Bernie Sanders held a rally in Washington, D.C. on June 9. On the same day, Sanders visited the White House for a “friendly conversation” with the president, and President Obama endorsed Hillary Clinton shortly thereafter. Tuesday June 7 Sanders lost the California primary, and on Monday the Associated Press announced Clinton had secured the delegates to win the nomination. You wouldn’t know it, though, among the crowds in the Lot 3 skatepark outside the D.C. Armory on Thursday afternoon. (The Armory’s RFK stadium is a venue the size of those Sanders rallies roared through this time last year.) The campaign may have all but ended, but, the Sandernistas will tell you, the movement never dies.
Echoey editorials liken his loyal infrastructure—volunteers dreaming of a three-pronged revolution: fifteen-dollar minimum wage, free college, a ban on fracking—to a Tea Party of the left. And it’s true some of the movement flocked to the candidate from moldy Occupy Wall Street holdouts. For some, the Sanders movement is basically “an institutionalized Occupy Wall Street” or so Sebastian, a rising junior at George Mason University, told me at the rally while we waited for the candidate: “Occupy didn’t really have, like, a head, and so they kind of find a head in Bernie.” Sebastian would have been too young to camp out in Zuccotti Park. Many more than came over from Occupy had never thought twice about progressive activism—or, as first time voters, about any political activity. Voters in their late teens and twenties overwhelmingly choose him over Hillary Clinton.
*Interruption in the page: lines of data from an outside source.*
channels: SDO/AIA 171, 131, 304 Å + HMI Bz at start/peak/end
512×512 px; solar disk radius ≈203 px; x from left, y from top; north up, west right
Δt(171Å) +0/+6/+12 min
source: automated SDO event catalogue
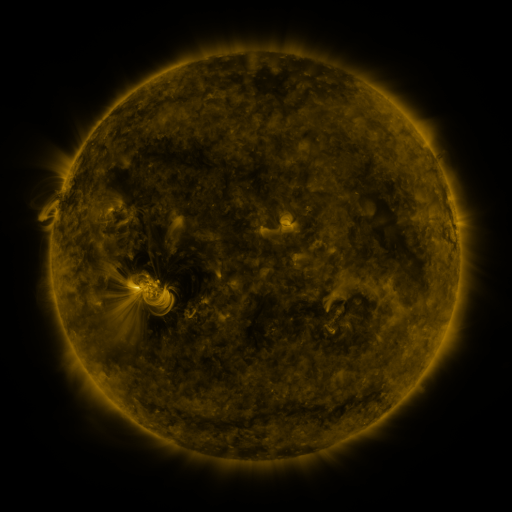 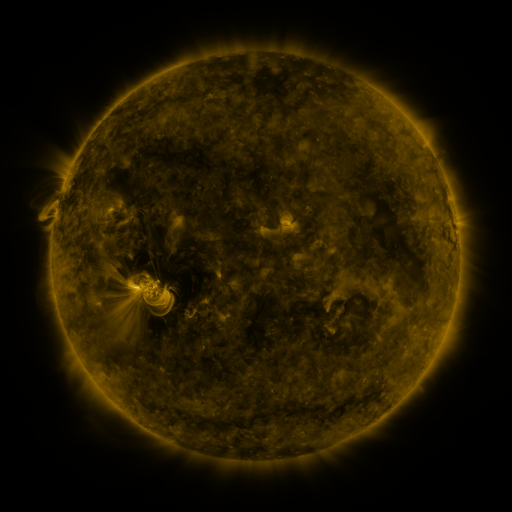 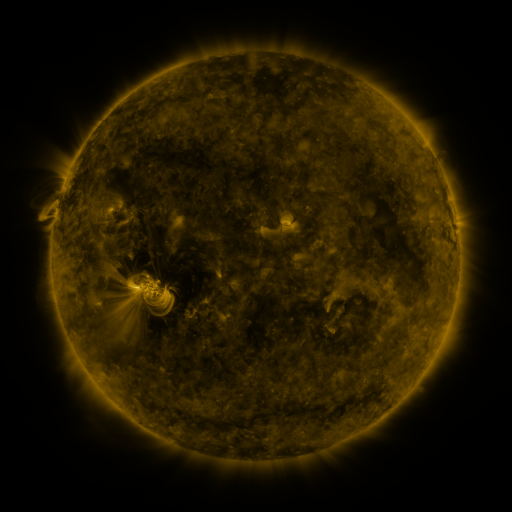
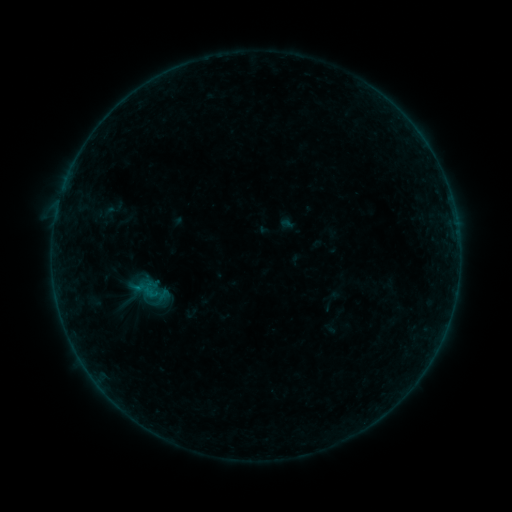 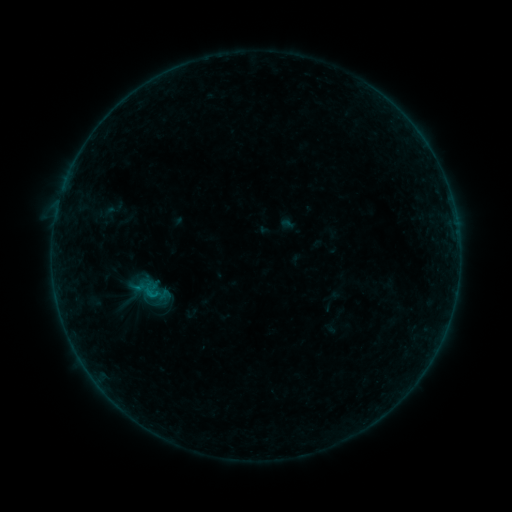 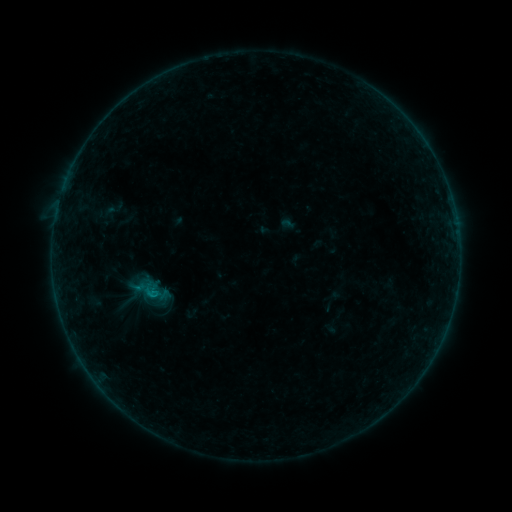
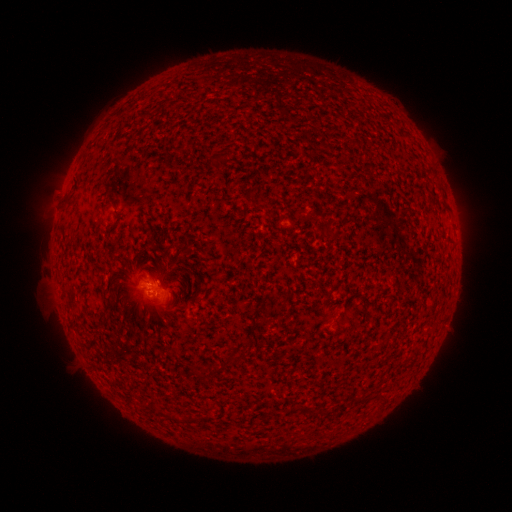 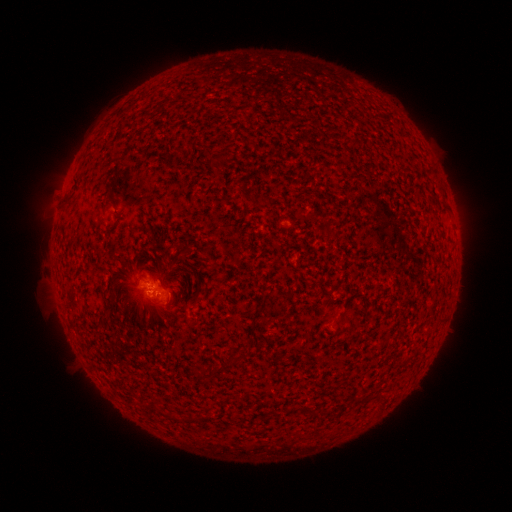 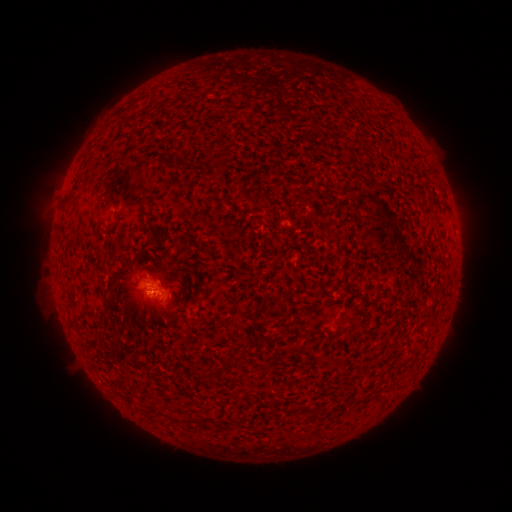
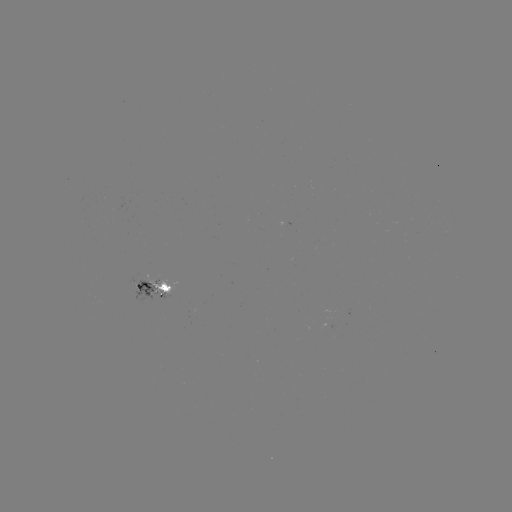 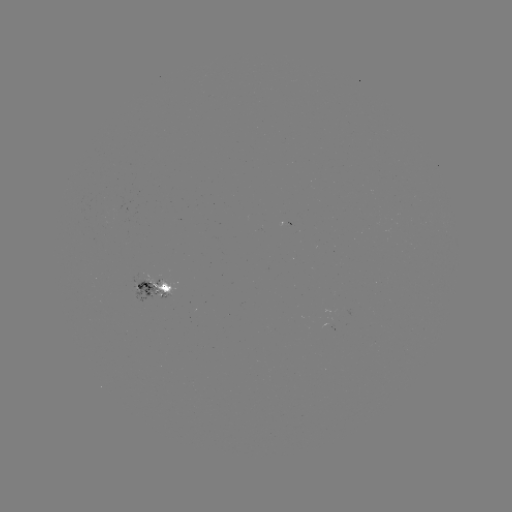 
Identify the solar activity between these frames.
B4.4 flare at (154, 292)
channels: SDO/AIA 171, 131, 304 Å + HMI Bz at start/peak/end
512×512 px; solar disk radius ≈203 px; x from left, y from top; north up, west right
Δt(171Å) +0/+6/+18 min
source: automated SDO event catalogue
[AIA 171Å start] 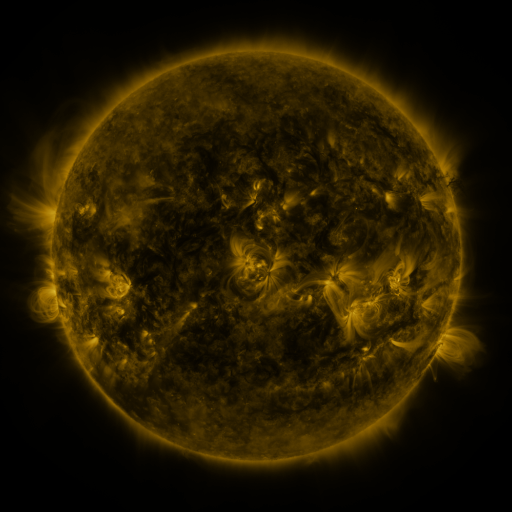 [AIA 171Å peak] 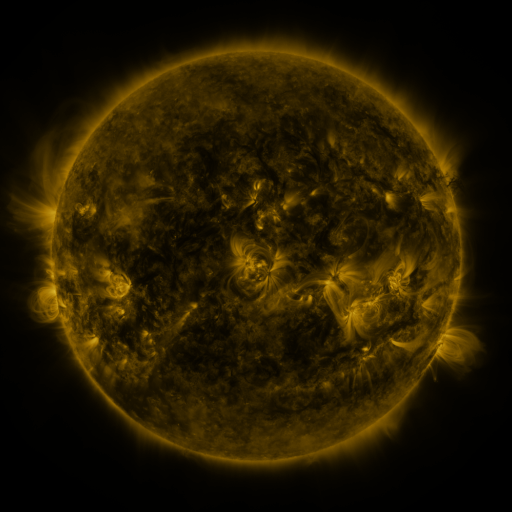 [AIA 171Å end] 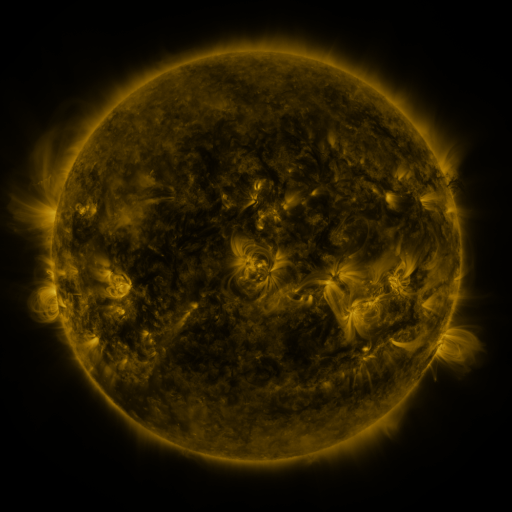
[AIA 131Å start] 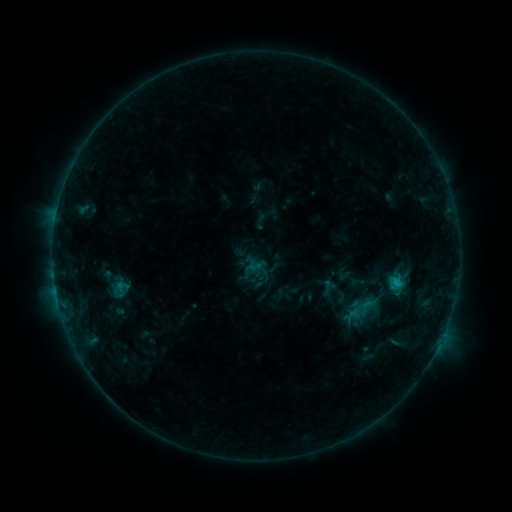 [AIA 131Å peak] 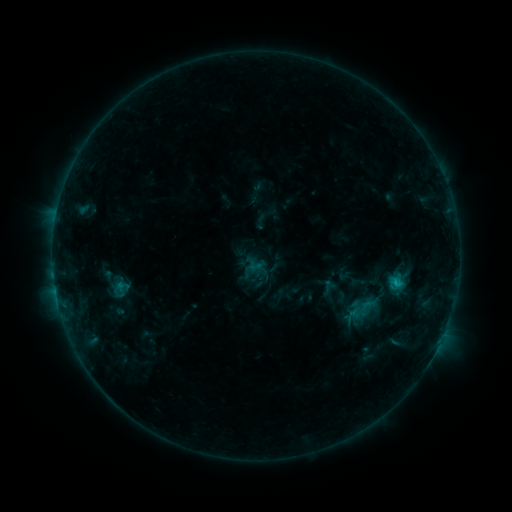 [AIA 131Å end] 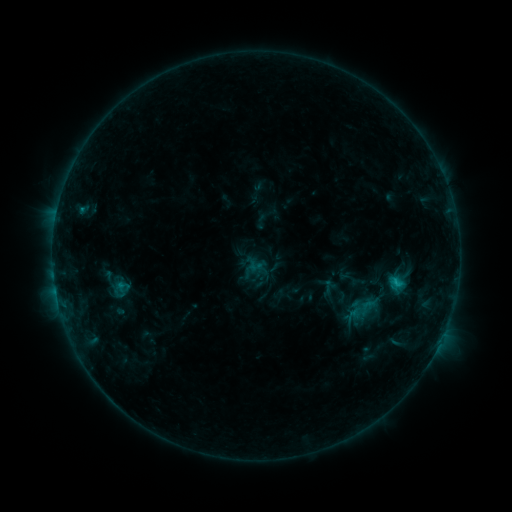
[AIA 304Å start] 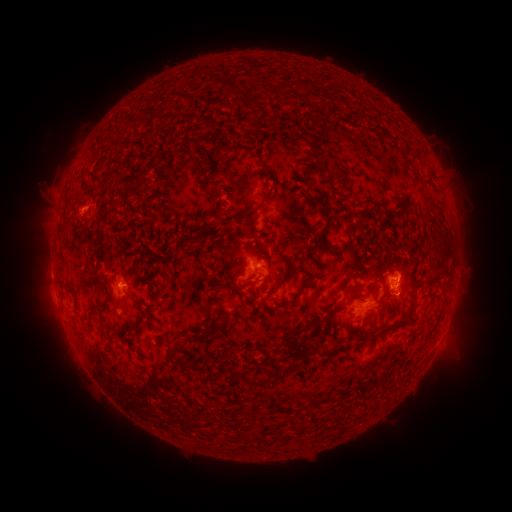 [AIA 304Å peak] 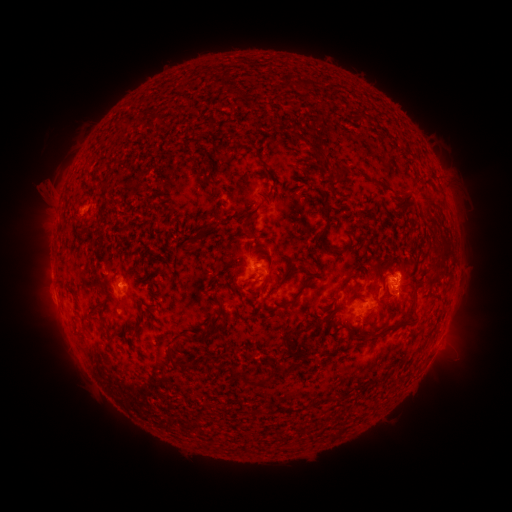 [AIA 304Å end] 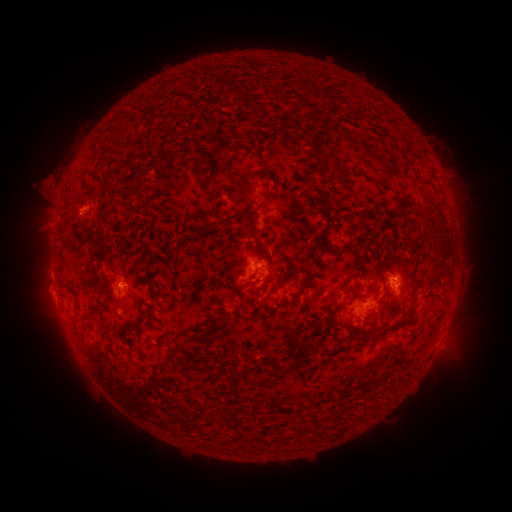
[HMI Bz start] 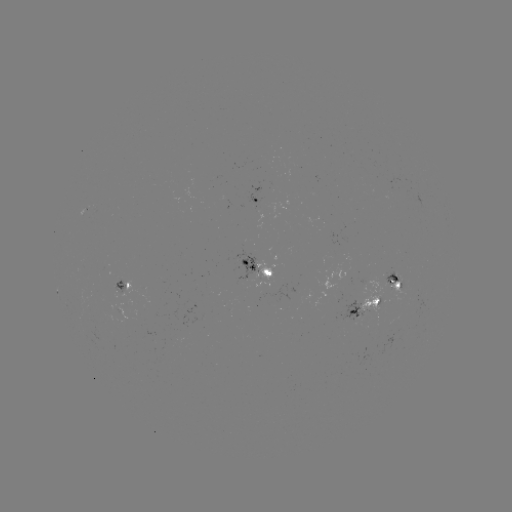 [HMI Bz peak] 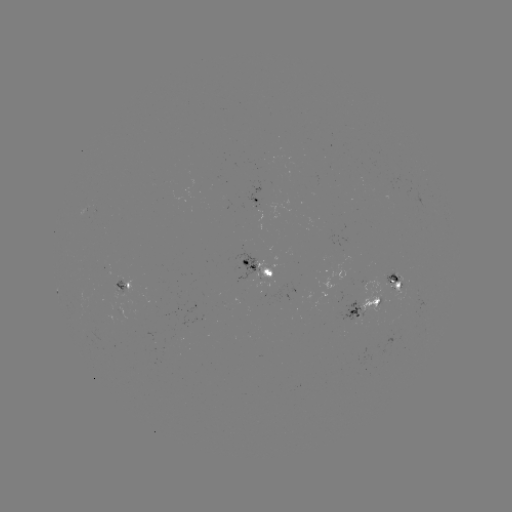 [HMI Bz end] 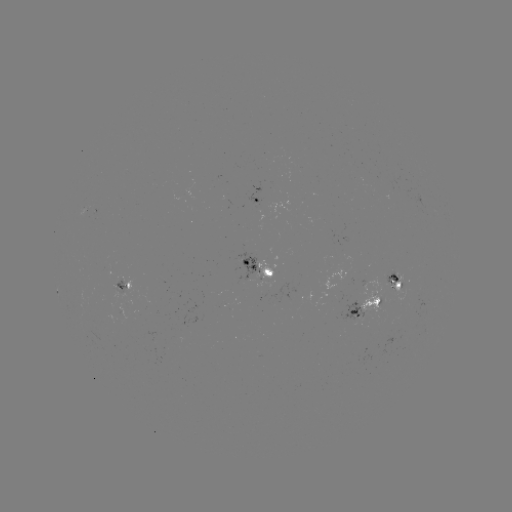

Rob and Jessica, teenagers from New Jersey, came down for their last chance to hear his stump speech. “I’ve heard it before, but I want to see it live,” Rob said. “It’s the difference between seeing a musician live and listening to their album.” I asked if he thought there’d ever been so successful a presidential candidate legitimately comparable to a rock star—”William Jennings Bryan?” said Rob, who starts at University of Chicago in the fall. “Donald Trump,” he added. He trusts Sanders’ influence will continue on campus, “Young people support Sanders 5 to 1. Like, if you’re on a college campus, it’s young people.”
Alex, who’ll start at Virginia Commonwealth University in August, says the Sanders movement is too big to fail. The campaign, per Alex, represents “something that’s going to transcend this election.” Over the swelling intro to Simon & Garfunkel’s “America” he explained how Bernie’s paved the way—”Maybe in future elections we’ll see a candidate like him, and not someone like Hillary, who’s had to force herself to go to the left to become a viable candidate. Someone who’s like him, who’s been like that from the start, will come along, and then it will be real change.” Someone like you, kid? “Maybe in, like, 18 years, you know.” In 18 years, Alex will be 36.
And 18 years leaves plenty of time for a good kid to dive into the Kool-Aid. William and Mary College Socialists Nico and Adam, for example, understand the movement’s inevitable trajectory. “We just hope it becomes more of an anti-capitalist movement,” Nico said. Bernie Sanders’ democratic socialism has been a bit of drag on their organization in roughly the same way the age of Sanders is hard on the far left’s intellectual purity. While, as the young comrades explained, calling yourself a socialist means you agree with Karl Marx, “There were some Marxist-Leninists who left because they didn’t like the group. We need to work on PR.”
The early crowd at Thursday’s rally skewed millennial, but closer to six, nine-to-fivers trickling in upped the median age. Joe, an engineer in his mid-thirties, was the only man at the rally wearing a suit. He can’t forgive Obama’s Clinton endorsement, but it’s not surprising what with “corporate-interest oligarchy” puppeteering the former rivals. Still, Joe thinks Bernie Sanders is a capitalist deep down: “Capitalism in this country is obviously a good thing.” Joe quoted Sanders’ favorite figures on the sliver of the one-percent that decides our collective fate but brushed aside the candidate’s radical messaging—”He’s not trying to have a completely, like, socialist country. I think he agrees with capitalism.”
Giving the same old stump after such a dampening day, Sanders targeted the more starry-eyed younger end of his following. He gurgle-yelled, “…and an end to college debt!” to close out a crescendoing list of promises. And the crowd went wild! He thanked the passion of the young people and played to their preference for call and response. Sanders is accustomed to the rock star reception. He seemed unperturbed by an overzealous shouter in a man bun and jorts with a penchant for four-letter words but hipness nevertheless to the candidate’s rhythm—”That’s f***ing right, Bernie!” His bellowing filled every pause. Feeling the vulgar dude bro’s groove, the excited crowd briefly overpowered the candidate, chanting, “Stay in the race! Stay in the race!” Hey, if it’s what the people want…
An earlier version misstated Alex’s future age, which has been corrected.